A ratos gritaba viva-don-Emilio-Arévalo, a ratos viva-el-general-Odría, a ratos Arévalo-Odría. Desde la tribuna le habían hecho gestos, dicho no lo interrumpas mientras habla, requintado entre dientes, pero Trifulcio no obedecía: era el primero en aplaudir, el último en dejar de hacerlo.

– Me siento ahorcado con esta pechera -dijo el senador Landa-. No soy para andar de etiqueta. Yo soy un campesino, qué diablos.

– Ya, Trinidad López -dijo Hipólito-. Quién te mandó, quiénes son y dónde están. De una vez.

– Yo creía que mi viejo te despidió -dice Santiago.

– Ya sé por qué no le aceptó a Odría la senaduría por Lima, Fermín -dijo el senador Arévalo-. Por no ponerse frac ni tongo.

– Qué ocurrencia, al contrario -dice Ambrosio-. Me pidió que siguiera con él y yo no quise. Vea qué equivocación, niño.

A ratos se acercaba a la baranda de la tribuna, encaraba a la muchedumbre con los brazos en alto, ¡tres hurras por Emilio Arévalo!, y él mismo rugía ¡hurrá!, ¡tres hurras por el general Odría!, y estentóreamente ¡rrá rrá rrá!

– El Parlamento está bien para los que no tienen nada que hacer -dijo don Fermín-. Para ustedes, los terratenientes.

– Ya me calenté, Trinidad López -dijo Hipólito-. Ahora sí que me calenté, Trinidad.

– Sólo me metí en esta macana porque el Presidente insistió para que encabezara la lista de Chiclayo -dijo el senador Landa-. Pero ya me estoy arrepintiendo. Voy a tener que descuidar (*) “Olave”. Esta maldita pechera.

– ¿Cómo supiste que el viejo se murió? -dice Santiago.

– No seas farsante, la senaduría te ha rejuvenecido diez años -dijo don Fermín-. Y no puedes quejarte, en unas elecciones como éstas se es candidato con gusto.

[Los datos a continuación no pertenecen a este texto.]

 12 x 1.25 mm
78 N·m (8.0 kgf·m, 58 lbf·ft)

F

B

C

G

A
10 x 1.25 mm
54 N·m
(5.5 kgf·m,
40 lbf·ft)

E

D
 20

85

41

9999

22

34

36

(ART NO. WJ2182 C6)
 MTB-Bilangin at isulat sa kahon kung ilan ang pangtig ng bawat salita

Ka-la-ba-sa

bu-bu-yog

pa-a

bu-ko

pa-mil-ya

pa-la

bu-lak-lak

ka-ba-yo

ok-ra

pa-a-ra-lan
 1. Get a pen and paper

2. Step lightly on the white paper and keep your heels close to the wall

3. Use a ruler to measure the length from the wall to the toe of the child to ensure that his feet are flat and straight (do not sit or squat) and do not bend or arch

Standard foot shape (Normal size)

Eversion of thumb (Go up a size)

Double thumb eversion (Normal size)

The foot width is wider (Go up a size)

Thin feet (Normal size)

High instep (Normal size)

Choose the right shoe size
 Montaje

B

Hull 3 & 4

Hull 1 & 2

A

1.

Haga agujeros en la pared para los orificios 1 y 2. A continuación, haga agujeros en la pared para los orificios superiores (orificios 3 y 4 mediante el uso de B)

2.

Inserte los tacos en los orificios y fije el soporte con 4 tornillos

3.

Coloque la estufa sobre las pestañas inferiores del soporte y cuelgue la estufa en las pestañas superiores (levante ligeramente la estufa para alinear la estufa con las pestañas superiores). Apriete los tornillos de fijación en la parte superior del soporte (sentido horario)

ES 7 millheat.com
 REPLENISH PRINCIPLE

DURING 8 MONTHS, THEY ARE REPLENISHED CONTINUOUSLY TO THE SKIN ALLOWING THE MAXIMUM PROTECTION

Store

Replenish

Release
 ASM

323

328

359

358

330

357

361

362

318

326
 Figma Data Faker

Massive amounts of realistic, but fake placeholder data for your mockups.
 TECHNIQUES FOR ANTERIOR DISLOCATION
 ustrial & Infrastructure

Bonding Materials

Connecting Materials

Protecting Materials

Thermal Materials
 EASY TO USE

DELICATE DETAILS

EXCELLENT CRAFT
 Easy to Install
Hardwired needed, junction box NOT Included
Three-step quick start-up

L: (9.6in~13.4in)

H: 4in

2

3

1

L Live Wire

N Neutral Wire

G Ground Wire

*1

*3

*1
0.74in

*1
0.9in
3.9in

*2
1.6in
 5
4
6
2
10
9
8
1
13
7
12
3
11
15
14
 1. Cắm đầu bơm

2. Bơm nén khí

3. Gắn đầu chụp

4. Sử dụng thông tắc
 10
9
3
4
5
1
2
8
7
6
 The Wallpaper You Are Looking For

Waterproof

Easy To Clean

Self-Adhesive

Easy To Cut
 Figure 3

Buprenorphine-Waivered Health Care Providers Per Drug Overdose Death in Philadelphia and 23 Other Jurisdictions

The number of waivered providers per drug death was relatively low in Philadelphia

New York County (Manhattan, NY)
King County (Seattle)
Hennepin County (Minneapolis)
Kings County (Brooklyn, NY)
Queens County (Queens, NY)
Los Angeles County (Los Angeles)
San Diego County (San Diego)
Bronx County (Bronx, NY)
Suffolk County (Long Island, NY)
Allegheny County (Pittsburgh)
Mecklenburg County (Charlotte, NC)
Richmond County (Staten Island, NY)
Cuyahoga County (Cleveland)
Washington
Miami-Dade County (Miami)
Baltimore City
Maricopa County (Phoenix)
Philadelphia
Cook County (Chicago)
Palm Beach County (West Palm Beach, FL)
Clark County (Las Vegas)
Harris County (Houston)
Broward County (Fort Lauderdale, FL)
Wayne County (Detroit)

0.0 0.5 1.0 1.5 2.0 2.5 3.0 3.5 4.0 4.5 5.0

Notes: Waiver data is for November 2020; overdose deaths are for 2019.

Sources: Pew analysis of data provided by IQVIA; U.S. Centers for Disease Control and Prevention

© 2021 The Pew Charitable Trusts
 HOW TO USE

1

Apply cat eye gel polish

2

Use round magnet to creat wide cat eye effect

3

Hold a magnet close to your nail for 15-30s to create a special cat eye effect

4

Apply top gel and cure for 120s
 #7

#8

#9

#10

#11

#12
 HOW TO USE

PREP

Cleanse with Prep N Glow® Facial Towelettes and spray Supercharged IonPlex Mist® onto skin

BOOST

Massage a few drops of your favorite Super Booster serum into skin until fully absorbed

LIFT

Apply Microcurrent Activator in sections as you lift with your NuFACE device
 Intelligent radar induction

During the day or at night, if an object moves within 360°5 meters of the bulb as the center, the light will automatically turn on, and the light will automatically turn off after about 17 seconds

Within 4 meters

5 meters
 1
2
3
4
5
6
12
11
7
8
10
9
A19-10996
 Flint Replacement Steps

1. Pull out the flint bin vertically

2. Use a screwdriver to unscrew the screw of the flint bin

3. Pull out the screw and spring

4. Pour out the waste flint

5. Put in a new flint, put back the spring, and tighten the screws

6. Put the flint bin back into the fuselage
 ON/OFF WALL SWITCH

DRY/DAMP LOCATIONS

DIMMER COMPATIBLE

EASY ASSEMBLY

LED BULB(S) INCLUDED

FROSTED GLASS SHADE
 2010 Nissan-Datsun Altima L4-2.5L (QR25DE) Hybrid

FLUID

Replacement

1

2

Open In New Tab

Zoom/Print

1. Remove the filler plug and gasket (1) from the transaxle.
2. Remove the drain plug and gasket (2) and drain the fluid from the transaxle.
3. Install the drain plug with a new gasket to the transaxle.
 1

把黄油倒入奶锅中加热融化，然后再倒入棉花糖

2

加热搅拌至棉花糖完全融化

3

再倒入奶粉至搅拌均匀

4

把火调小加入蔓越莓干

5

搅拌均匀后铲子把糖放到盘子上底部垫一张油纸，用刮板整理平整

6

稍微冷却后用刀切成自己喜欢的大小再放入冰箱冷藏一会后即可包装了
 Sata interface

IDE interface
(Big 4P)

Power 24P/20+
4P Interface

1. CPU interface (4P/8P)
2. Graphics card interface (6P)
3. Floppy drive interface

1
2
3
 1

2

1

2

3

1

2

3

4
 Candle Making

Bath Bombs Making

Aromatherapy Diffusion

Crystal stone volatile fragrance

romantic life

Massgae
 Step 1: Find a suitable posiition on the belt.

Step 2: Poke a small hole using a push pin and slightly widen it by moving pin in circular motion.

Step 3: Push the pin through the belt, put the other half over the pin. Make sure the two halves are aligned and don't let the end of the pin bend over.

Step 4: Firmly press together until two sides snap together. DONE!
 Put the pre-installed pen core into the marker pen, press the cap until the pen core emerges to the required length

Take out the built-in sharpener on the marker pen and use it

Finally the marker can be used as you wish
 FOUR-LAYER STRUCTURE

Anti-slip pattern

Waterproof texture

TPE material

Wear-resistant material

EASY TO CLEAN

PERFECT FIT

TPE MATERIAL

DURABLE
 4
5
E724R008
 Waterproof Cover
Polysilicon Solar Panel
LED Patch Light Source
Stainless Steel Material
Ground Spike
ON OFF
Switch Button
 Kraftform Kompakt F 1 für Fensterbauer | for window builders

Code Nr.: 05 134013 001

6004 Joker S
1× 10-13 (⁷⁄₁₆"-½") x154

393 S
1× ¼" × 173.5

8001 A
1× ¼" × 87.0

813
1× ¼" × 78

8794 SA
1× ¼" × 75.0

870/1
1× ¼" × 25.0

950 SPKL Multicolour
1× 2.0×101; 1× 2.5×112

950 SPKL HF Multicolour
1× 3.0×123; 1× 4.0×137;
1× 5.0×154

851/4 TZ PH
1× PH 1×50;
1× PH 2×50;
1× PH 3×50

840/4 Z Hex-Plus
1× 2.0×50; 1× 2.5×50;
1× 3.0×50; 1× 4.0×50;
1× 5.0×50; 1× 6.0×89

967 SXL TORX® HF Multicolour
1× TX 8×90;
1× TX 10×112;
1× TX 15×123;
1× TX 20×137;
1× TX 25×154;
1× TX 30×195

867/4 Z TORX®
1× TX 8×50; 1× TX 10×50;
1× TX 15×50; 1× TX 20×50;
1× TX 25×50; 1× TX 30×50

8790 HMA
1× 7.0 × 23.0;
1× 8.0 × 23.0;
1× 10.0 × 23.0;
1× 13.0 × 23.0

– Por el periódico, niño -dice Ambrosio-. No se imagina la pena que me dio. Porque qué gran hombre fue su papá.

Ahora la Plaza hervía de cantos, murmullos y vítores. Pero al estallar en el micro, la voz de don Emilio Arévalo apagaba los ruidos: caía sobre la Plaza desde el techo de la Alcaldía, el campanario, las palmeras, la glorieta. Hasta en la Ermita de la Beata había colocado Trifulcio un parlante.

– Alto ahí, las elecciones serían fáciles para Landa, que corrió solo -dijo el senador Arévalo-. Pero en mi departamento hubo dos listas, y ganar me ha costado la broma de medio millón de soles.

– Ya viste, Hipólito se calentó y te dio -dijo Ludovico-. Quién, quiénes, dónde. Antes que Hipólito se caliente de nuevo, Trinidad.

– No tengo la culpa de que la otra lista por Chiclayo tuviera firmas apristas -se rió el senador Landa-. La tachó el Jurado Electoral, no yo.